How Does Glean Work and What Is It Best For? #
Glean connects to an organization's internal tools, indexes their content, and provides a single AI-powered search interface across all of them. An employee can ask "what was the decision about the Q3 pricing change?" and Glean searches across Slack messages, Google Docs, Confluence pages, and email to synthesize an answer with citations to the original sources.
Glean raised at a $4.6 billion valuation in 2024, making it one of the highest-valued enterprise AI startups.2 Its value proposition targets a real problem: enterprise knowledge is scattered across dozens of tools, and employees spend significant time searching for information that exists somewhere but is hard to find.
For SaaS companies, Glean is useful as an internal productivity tool. Your support team uses it to find answers across your knowledge base. Your product team uses it to search across customer feedback from multiple channels. Your sales team uses it to find competitive intelligence from past deals.
Where Glean doesn't reach: your customers' operational workflows. A maintenance technician at one of your customer's companies doesn't need to search across Slack and Confluence. They need a tool that shows them which work orders to prioritize this morning, calculates parts costs for a repair, or generates a safety compliance report. That's not a search problem.
How Does Gigacatalyst Work and What Is It Best For? #
Gigacatalyst embeds inside B2B SaaS products as a white-label AI app builder. It connects to the host platform's APIs, data model, and security rules. End-customers describe workflows in plain English, and the AI generates production-ready microapps that connect to their real operational data.
In a first-party deployment across 946 users, customers built 670+ custom workflow apps. 90.8% of users adopted at least one. 89% were still active 30 days later.3 These weren't enterprise employees searching for information. They were field workers, operations managers, and safety coordinators building tools that matched how their specific team does their specific job.

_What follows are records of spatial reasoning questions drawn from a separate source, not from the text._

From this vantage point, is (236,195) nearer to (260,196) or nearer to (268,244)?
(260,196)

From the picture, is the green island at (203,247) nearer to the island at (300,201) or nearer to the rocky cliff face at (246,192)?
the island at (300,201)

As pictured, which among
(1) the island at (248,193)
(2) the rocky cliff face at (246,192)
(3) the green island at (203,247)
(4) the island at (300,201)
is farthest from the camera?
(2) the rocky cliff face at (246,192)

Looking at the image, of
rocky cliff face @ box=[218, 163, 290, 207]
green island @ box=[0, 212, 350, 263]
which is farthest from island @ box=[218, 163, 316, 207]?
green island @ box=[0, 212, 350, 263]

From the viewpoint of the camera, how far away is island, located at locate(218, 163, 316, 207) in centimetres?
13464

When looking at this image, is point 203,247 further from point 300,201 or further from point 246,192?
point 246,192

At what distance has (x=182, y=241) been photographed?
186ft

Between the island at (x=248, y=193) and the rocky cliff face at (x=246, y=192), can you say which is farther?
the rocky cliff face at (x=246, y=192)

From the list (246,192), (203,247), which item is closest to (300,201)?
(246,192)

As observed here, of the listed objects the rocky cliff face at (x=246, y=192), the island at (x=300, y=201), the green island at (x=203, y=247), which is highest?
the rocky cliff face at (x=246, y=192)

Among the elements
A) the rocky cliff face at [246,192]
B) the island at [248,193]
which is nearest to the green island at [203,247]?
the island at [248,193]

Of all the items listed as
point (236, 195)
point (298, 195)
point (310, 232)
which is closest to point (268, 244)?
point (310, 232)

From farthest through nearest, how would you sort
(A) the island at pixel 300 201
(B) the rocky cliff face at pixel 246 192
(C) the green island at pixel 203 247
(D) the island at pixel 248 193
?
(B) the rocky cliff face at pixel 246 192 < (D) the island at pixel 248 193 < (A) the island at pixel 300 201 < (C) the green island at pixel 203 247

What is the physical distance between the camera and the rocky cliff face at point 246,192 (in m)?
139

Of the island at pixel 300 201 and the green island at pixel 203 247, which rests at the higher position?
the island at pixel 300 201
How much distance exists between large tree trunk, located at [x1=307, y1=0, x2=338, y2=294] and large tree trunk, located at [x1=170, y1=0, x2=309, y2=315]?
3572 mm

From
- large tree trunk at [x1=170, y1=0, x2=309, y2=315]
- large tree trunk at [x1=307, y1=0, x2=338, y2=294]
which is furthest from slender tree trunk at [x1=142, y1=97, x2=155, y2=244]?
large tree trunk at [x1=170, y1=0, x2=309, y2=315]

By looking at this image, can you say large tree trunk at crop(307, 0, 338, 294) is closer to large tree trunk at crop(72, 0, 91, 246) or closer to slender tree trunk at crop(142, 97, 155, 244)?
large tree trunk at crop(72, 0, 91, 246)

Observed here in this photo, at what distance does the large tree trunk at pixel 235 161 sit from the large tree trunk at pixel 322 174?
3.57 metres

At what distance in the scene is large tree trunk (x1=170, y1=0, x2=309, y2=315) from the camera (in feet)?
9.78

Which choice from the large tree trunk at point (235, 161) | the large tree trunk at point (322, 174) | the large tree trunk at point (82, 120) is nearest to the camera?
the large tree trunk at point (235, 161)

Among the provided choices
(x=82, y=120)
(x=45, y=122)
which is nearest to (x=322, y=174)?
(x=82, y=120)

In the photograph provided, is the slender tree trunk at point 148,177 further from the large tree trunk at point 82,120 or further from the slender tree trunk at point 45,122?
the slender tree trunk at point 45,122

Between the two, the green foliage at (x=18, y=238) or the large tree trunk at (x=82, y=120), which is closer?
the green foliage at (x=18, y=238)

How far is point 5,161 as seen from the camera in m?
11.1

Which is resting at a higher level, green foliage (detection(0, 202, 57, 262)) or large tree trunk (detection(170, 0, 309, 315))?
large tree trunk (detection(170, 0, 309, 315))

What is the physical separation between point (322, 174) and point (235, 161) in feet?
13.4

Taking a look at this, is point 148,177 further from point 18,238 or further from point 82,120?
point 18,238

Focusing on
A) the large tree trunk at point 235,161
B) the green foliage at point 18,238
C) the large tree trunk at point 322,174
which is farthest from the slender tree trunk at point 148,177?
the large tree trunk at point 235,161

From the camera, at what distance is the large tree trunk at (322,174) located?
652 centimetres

Where Gigacatalyst fits: the per-customer workflow gap inside B2B SaaS products. Every customer needs the product to work slightly differently, and engineering can't build custom features for each one.

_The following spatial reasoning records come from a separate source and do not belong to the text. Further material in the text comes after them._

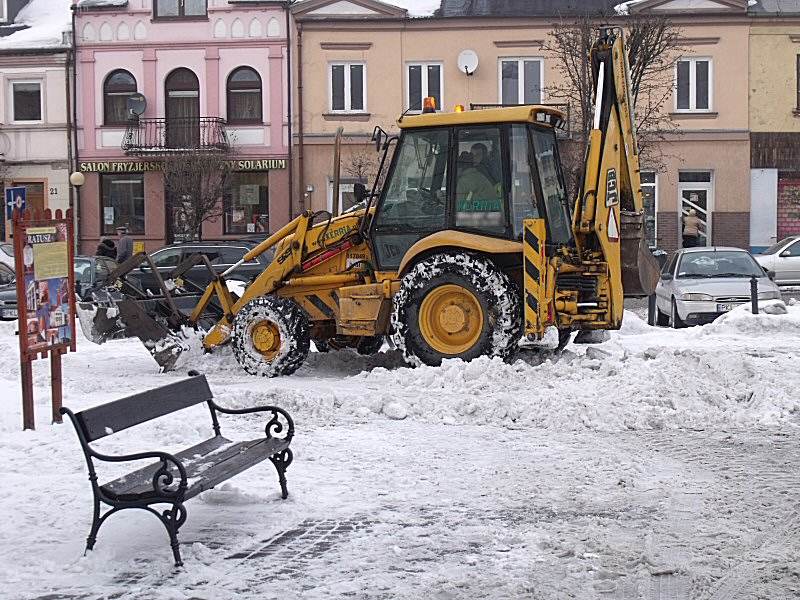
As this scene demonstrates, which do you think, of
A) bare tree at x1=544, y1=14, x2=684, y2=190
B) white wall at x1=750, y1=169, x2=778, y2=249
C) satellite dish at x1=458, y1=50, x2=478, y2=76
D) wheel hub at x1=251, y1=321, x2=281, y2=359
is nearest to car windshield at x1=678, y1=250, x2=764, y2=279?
bare tree at x1=544, y1=14, x2=684, y2=190

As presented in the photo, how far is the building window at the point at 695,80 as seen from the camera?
35562 millimetres

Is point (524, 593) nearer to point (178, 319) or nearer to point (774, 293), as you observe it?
point (178, 319)

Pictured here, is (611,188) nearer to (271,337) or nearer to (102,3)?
(271,337)

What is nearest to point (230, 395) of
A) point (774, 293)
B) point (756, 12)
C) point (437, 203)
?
point (437, 203)

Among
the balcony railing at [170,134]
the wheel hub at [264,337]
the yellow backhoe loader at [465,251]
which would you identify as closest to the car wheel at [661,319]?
the yellow backhoe loader at [465,251]

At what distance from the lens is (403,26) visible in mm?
35656

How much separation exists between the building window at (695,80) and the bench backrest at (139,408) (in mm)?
30446

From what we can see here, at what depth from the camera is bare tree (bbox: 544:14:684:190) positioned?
2914 centimetres

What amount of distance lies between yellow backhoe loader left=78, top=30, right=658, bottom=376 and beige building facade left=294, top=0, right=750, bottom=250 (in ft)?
72.4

Quick Comparison: Glean vs Gigacatalyst #
| Dimension | Glean | Gigacatalyst |
|---|---|---|
| What it does | AI-powered search across enterprise tools | AI-powered app builder inside SaaS products |
| Who buys it | Enterprise IT / CIO | B2B SaaS companies (embed for their customers) |
| Who uses it | Enterprise employees (all departments) | End-customers of SaaS products (operations, field teams) |
| Input | Questions about company knowledge | Workflow descriptions for custom apps |
| Output | Answers with cited sources from internal tools | Deployed workflow apps with live customer data |
| Data source | Slack, Google Drive, Confluence, Salesforce, etc. | Host SaaS platform's APIs and customer data |
| Deployment | Standalone enterprise tool | White-label, embedded inside SaaS product |
| Security | Enterprise SSO, role-based access to indexed content | Inherits host platform's security model (RBAC, row-level) |
| Pricing model | Per-employee seat license | Platform license to SaaS vendor |
Head-to-Head: Who Is the Buyer? #
Glean's buyer is the enterprise CIO or IT leader. The purchase decision involves evaluating Glean alongside other enterprise search tools (Coveo, Elastic, Microsoft Search). The procurement process includes security review, SSO integration, and per-seat pricing negotiation. Budget comes from the IT or productivity tools budget.
Gigacatalyst's buyer is the B2B SaaS company. The purchase decision involves evaluating Gigacatalyst alongside other approaches to customer customization (building in-house, buying Retool, adding configuration options). The evaluation is led by the VP of Product or VP of Customer Success. Budget comes from the product or customer retention budget.
These are different buyers in different departments evaluating different categories of software for different purposes. A SaaS company might buy Glean for their own employees while simultaneously embedding Gigacatalyst for their customers.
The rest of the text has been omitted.